● 取り組む課題
**a)** 熊谷絵美の写真を紹介するブログ記事を、一字も変えずに最初から最後まで書き写せ。
**b)** リストのうち、「this 1172×879 image.」を含む行から「rusty metal panel [78, 158, 98, 188]」を含む行までを、両端の行も含め、空行を除いて1行を1つの文字列とするJSONの配列に整形せよ。画像は回答に含めないこと。

● 読解用の抜粋
2010/02/28

熊谷絵美、赴いた場処 / Emi Kumagai

photo by Emi Kumagai

この『Riwkakant(リウカカント)』のブログ、僕は写真家でもありますから、他のフォトグラファーの写真はほぼ<info>で已む無く載せる以外、アップしたことはありません。動画の方は、音楽を聴いていただく事を目的としていますので、時おり、YouTubeをご紹介させてもらっていますが、他の写真家の「写真」はまったく紹介したことがないのですね。つまり、このお気楽語記楽ブログでさえ、僕の眼や耳、総合的知覚?)美学、美意識なんてもんがばっちり働いているわけであります。(あ、前置き長いね)

今回アップさせていただいた「写真」は、僕が撮影したものではありません。
数年前に知り合ったフォトグラファー・熊谷絵美(敬称略)の「写真」、彼女がふっと赴いてしまった場処(刑)、です。

この「写真」と出会ったのは、確か2年前の1月、彼女からの年賀状、写真は、そこに在った。その場処、風景は・・・。

そして、このブログのラベル「八人の王が眠りに就く処」は、そのたった1枚の写真がヒントとなり、僕の内で、黙々と準備され、開始された写真シリーズだったのです。

いわゆる「写真家」としての才能とか個性? そんなもん僕は知らない。見たこともない。彼女が赴いてしまった場処は、そんな「才能」だの「個性」という人間界のお伽噺を無化してしまう処だったということを、皆さんには感じ取れるだろうか。

たぶん、此処で、彼女はその背筋をのばし、あまりにも無防備な状態で、名前をうしない、国籍をおとし、木々や空や草たちがそうであるように、なによりも無垢な「存在」、その一部として、ただ胸の内にてコウベを垂れていたに違いない。

● 課題用の資料
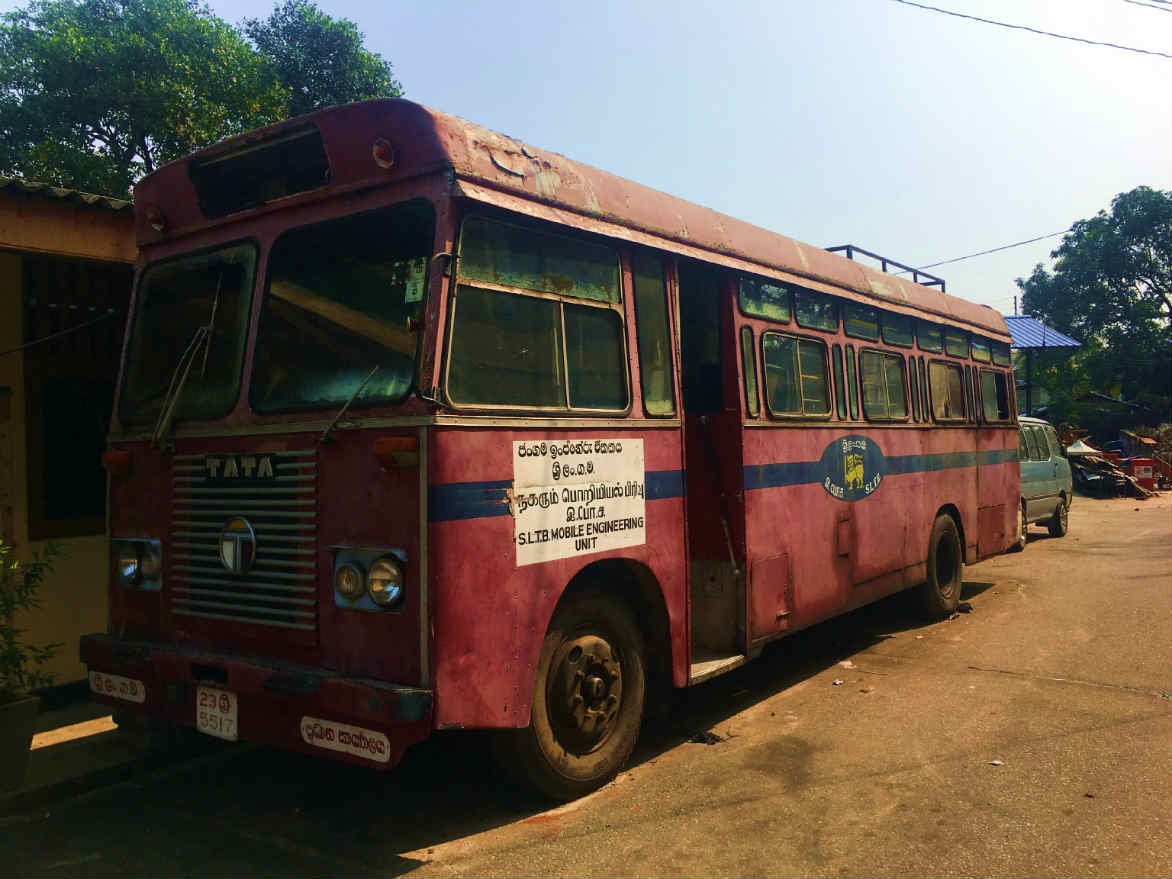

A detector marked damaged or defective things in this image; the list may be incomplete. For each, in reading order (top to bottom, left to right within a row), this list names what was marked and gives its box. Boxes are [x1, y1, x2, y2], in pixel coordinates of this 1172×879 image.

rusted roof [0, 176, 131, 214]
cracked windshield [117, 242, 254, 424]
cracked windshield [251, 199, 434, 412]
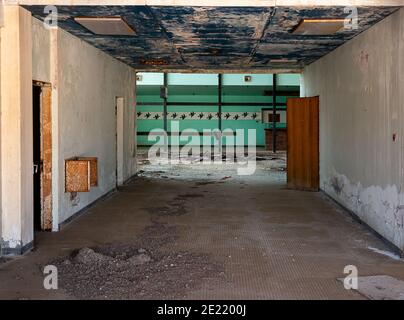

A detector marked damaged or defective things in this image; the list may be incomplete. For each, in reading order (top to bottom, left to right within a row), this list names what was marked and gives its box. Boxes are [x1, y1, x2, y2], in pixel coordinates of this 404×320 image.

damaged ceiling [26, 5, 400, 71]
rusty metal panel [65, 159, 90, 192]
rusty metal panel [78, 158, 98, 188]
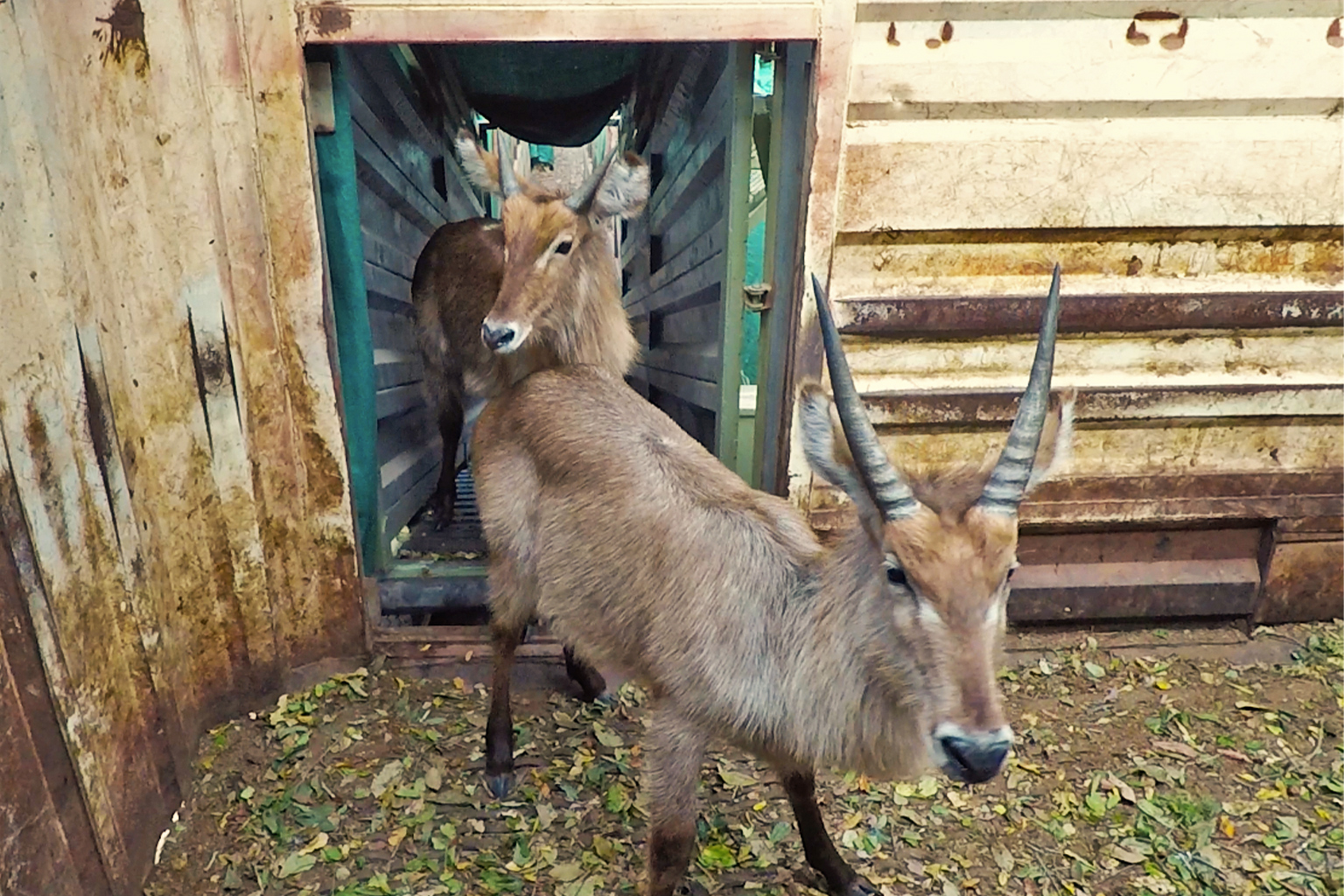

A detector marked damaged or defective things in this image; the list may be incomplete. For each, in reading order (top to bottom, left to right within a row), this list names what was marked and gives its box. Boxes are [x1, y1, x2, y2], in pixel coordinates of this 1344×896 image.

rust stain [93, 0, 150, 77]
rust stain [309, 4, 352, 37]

--

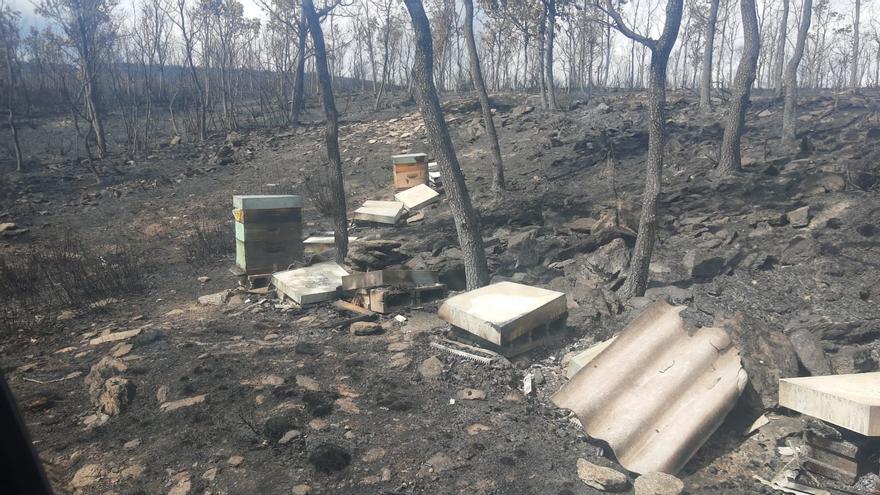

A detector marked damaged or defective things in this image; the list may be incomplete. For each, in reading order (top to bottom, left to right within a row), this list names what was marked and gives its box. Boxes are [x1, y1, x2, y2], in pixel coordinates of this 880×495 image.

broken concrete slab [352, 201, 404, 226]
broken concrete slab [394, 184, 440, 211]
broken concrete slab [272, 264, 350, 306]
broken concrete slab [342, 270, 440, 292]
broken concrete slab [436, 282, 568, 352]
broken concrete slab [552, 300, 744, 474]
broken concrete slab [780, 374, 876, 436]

● 想定される出力
**a)**
2010/02/28

熊谷絵美、赴いた場処 / Emi Kumagai

photo by Emi Kumagai

この『Riwkakant(リウカカント)』のブログ、僕は写真家でもありますから、他のフォトグラファーの写真はほぼ<info>で已む無く載せる以外、アップしたことはありません。動画の方は、音楽を聴いていただく事を目的としていますので、時おり、YouTubeをご紹介させてもらっていますが、他の写真家の「写真」はまったく紹介したことがないのですね。つまり、このお気楽語記楽ブログでさえ、僕の眼や耳、総合的知覚?)美学、美意識なんてもんがばっちり働いているわけであります。(あ、前置き長いね)

今回アップさせていただいた「写真」は、僕が撮影したものではありません。
数年前に知り合ったフォトグラファー・熊谷絵美(敬称略)の「写真」、彼女がふっと赴いてしまった場処(刑)、です。

この「写真」と出会ったのは、確か2年前の1月、彼女からの年賀状、写真は、そこに在った。その場処、風景は・・・。

そして、このブログのラベル「八人の王が眠りに就く処」は、そのたった1枚の写真がヒントとなり、僕の内で、黙々と準備され、開始された写真シリーズだったのです。

いわゆる「写真家」としての才能とか個性? そんなもん僕は知らない。見たこともない。彼女が赴いてしまった場処は、そんな「才能」だの「個性」という人間界のお伽噺を無化してしまう処だったということを、皆さんには感じ取れるだろうか。

たぶん、此処で、彼女はその背筋をのばし、あまりにも無防備な状態で、名前をうしない、国籍をおとし、木々や空や草たちがそうであるように、なによりも無垢な「存在」、その一部として、ただ胸の内にてコウベを垂れていたに違いない。

**b)**
[
  "A detector marked damaged or defective things in this image; the list may be incomplete. For each, in reading order (top to bottom, left to right within a row), this list names what was marked and gives its box. Boxes are [x1, y1, x2, y2], in pixel coordinates of this 1172×879 image.",
  "rusted roof [0, 176, 131, 214]",
  "cracked windshield [117, 242, 254, 424]",
  "cracked windshield [251, 199, 434, 412]",
  "A detector marked damaged or defective things in this image; the list may be incomplete. For each, in reading order (top to bottom, left to right within a row), this list names what was marked and gives its box. Boxes are [x1, y1, x2, y2], in pixel coordinates of this 404×320 image.",
  "damaged ceiling [26, 5, 400, 71]",
  "rusty metal panel [65, 159, 90, 192]",
  "rusty metal panel [78, 158, 98, 188]"
]